● **Description of the task**: Update the material below so that every "metal gate" reads "iron gate" and nothing else changes. Leave out the pictures.

● **Material for this exercise**:

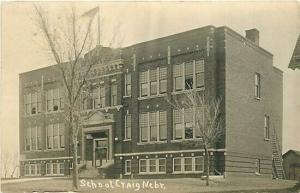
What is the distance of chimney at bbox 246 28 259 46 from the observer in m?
8.90

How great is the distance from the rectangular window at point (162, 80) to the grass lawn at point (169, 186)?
5.36 feet

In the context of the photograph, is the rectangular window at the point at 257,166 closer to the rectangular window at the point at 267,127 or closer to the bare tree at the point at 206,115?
the rectangular window at the point at 267,127

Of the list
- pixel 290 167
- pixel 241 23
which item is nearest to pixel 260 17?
pixel 241 23

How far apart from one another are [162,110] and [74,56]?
188cm

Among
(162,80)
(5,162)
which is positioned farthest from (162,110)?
(5,162)

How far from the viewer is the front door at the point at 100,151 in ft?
34.2

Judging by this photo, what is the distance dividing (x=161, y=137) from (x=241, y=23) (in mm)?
2596

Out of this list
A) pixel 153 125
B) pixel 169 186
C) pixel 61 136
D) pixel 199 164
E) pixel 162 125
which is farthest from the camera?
pixel 61 136

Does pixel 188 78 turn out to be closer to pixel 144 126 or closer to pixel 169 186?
pixel 144 126

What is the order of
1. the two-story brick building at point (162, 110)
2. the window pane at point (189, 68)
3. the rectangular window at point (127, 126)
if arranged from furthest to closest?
1. the rectangular window at point (127, 126)
2. the window pane at point (189, 68)
3. the two-story brick building at point (162, 110)

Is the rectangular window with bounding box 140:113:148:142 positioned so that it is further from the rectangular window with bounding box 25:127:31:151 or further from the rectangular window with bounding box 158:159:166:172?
the rectangular window with bounding box 25:127:31:151

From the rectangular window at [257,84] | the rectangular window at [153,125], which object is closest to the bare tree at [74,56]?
the rectangular window at [153,125]

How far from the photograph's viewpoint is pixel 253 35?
29.3 feet

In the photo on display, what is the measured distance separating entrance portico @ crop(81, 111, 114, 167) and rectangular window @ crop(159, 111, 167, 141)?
90cm
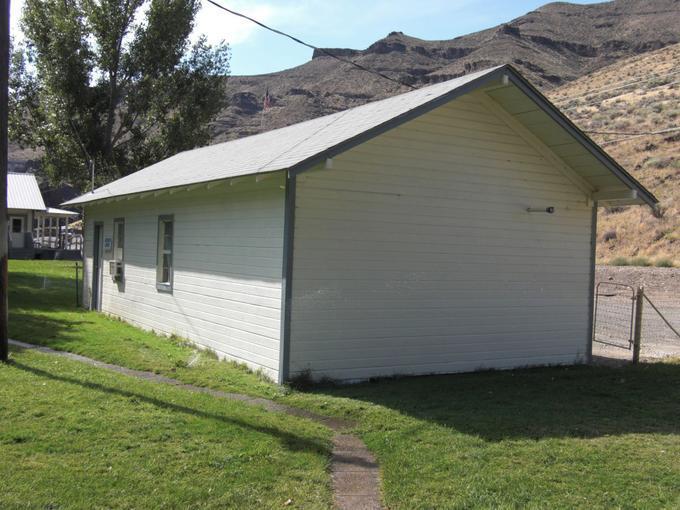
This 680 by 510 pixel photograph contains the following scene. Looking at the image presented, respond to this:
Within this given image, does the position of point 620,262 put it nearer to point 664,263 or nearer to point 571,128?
point 664,263

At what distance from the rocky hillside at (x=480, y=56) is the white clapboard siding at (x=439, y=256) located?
1791 inches

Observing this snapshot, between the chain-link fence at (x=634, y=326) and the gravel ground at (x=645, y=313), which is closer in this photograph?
the chain-link fence at (x=634, y=326)

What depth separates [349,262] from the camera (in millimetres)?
9062

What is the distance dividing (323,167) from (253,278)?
1.93 meters

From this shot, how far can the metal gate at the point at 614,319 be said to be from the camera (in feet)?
45.9

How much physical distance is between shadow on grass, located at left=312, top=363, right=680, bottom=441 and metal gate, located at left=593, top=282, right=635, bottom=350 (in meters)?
3.11

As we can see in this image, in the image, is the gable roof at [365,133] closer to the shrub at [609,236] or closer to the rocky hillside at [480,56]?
the shrub at [609,236]

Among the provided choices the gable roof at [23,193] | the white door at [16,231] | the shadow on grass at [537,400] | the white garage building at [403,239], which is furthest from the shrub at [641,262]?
the white door at [16,231]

● **Output below**:
What is the distance of chimney at bbox 246 28 259 46 from the observer in m?
8.90

How great is the distance from the rectangular window at point (162, 80) to the grass lawn at point (169, 186)?
5.36 feet

In the context of the photograph, is the rectangular window at the point at 257,166 closer to the rectangular window at the point at 267,127 or closer to the bare tree at the point at 206,115?
the rectangular window at the point at 267,127

Of the list
- pixel 290 167
- pixel 241 23
which item is nearest to pixel 260 17?
pixel 241 23

How far apart from one another are [162,110] and [74,56]?
188cm

Among
(162,80)
(5,162)
which is positioned farthest from (162,110)?
(5,162)

How far from the viewer is the front door at the point at 100,151 in ft?
34.2

Judging by this photo, what is the distance dividing (x=161, y=137) from (x=241, y=23) (in mm)?
2596

Out of this list
A) pixel 153 125
B) pixel 169 186
C) pixel 61 136
D) pixel 199 164
E) pixel 162 125
which is farthest from the camera?
pixel 61 136

Does pixel 188 78 turn out to be closer to pixel 144 126 or closer to pixel 169 186?
pixel 144 126

What is the order of
1. the two-story brick building at point (162, 110)
2. the window pane at point (189, 68)
3. the rectangular window at point (127, 126)
if arranged from furthest to closest?
1. the rectangular window at point (127, 126)
2. the window pane at point (189, 68)
3. the two-story brick building at point (162, 110)

Is the rectangular window with bounding box 140:113:148:142 positioned so that it is further from the rectangular window with bounding box 25:127:31:151 or further from the rectangular window with bounding box 158:159:166:172?
the rectangular window with bounding box 25:127:31:151

From the rectangular window at [257,84] | the rectangular window at [153,125], which object is closest to the bare tree at [74,56]?
the rectangular window at [153,125]

How far from the photograph's viewpoint is pixel 253 35?
29.3 feet

In the photo on display, what is the measured distance separating entrance portico @ crop(81, 111, 114, 167) and rectangular window @ crop(159, 111, 167, 141)?
90cm
This 680 by 510 pixel photograph contains the following scene. Looking at the image presented, respond to this:
Within this given image, does the position of point 620,262 put it nearer to point 664,263 or nearer to point 571,128?
point 664,263

At what distance from the rocky hillside at (x=480, y=56) is the white clapboard siding at (x=439, y=256) located?
1791 inches

Observing this snapshot, between the chain-link fence at (x=634, y=326) and the gravel ground at (x=645, y=313), which is closer in this photograph?
the chain-link fence at (x=634, y=326)

What depth separates [349,262] from the camera (in millimetres)?
9062

What is the distance dividing (323,167) from (253,278)?
1.93 meters

From this shot, how far can the iron gate at the point at 614,319 be said to be from the camera (in feet)?
45.9

How much physical distance is between shadow on grass, located at left=312, top=363, right=680, bottom=441 and iron gate, located at left=593, top=282, right=635, bottom=350 (in meters)?
3.11

As we can see in this image, in the image, is the gable roof at [365,133] closer to the shrub at [609,236] or closer to the rocky hillside at [480,56]?
the shrub at [609,236]

Among the provided choices the gable roof at [23,193] | the white door at [16,231] | the shadow on grass at [537,400] | the white garage building at [403,239], which is furthest from the shrub at [641,262]?
the white door at [16,231]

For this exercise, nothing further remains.